*Written exercise*.
The line containing "Is (524,175) nearer" marks where to begin; quote it and every line after it through the end of the data, exactly as written.

══ Supplied material

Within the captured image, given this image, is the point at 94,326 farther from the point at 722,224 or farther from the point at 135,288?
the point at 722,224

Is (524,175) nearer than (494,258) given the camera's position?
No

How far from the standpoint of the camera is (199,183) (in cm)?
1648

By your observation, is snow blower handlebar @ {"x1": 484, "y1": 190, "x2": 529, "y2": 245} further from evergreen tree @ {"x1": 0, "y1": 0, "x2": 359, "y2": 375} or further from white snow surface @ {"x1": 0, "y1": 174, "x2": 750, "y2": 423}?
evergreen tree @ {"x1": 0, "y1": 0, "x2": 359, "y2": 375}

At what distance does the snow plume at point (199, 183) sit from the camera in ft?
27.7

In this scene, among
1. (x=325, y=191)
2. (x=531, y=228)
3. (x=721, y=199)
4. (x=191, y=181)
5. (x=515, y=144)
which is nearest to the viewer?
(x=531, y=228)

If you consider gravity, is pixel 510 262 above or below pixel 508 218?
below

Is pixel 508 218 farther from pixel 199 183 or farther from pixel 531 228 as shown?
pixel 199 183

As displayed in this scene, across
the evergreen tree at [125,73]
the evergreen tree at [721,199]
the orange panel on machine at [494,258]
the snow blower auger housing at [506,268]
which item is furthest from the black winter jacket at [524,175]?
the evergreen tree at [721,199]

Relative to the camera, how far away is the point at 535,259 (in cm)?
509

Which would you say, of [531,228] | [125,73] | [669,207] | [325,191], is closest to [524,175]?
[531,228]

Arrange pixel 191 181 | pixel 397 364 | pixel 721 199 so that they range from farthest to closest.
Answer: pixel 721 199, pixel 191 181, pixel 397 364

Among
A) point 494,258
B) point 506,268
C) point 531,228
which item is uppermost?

════

*Solution*.
Is (524,175) nearer than (494,258) given the camera's position?
No

How far from the standpoint of the camera is (199,183) (in cm)?
1648

By your observation, is snow blower handlebar @ {"x1": 484, "y1": 190, "x2": 529, "y2": 245} further from evergreen tree @ {"x1": 0, "y1": 0, "x2": 359, "y2": 375} or further from white snow surface @ {"x1": 0, "y1": 174, "x2": 750, "y2": 423}?
evergreen tree @ {"x1": 0, "y1": 0, "x2": 359, "y2": 375}

At what distance does the snow plume at point (199, 183) sit from the camera in ft?
27.7

In this scene, among
1. (x=325, y=191)
2. (x=531, y=228)
3. (x=721, y=199)
4. (x=191, y=181)
5. (x=515, y=144)
which is nearest to the viewer?
(x=531, y=228)

If you consider gravity, is pixel 510 262 above or below pixel 508 218?
below

Is pixel 508 218 farther from pixel 199 183 or farther from pixel 531 228 as shown?
pixel 199 183

As displayed in this scene, across
the evergreen tree at [125,73]
the evergreen tree at [721,199]
the orange panel on machine at [494,258]
the snow blower auger housing at [506,268]
which item is furthest from the black winter jacket at [524,175]?
the evergreen tree at [721,199]

Relative to the camera, how far away is the point at 535,259 (in cm)?
509

Which would you say, of [531,228] | [125,73] | [669,207] | [325,191], is closest to [524,175]?
[531,228]

Arrange pixel 191 181 | pixel 397 364 | pixel 721 199 so that they range from farthest to closest.
Answer: pixel 721 199, pixel 191 181, pixel 397 364

Among
A) point 494,258
B) point 506,268
C) point 531,228
which item is uppermost?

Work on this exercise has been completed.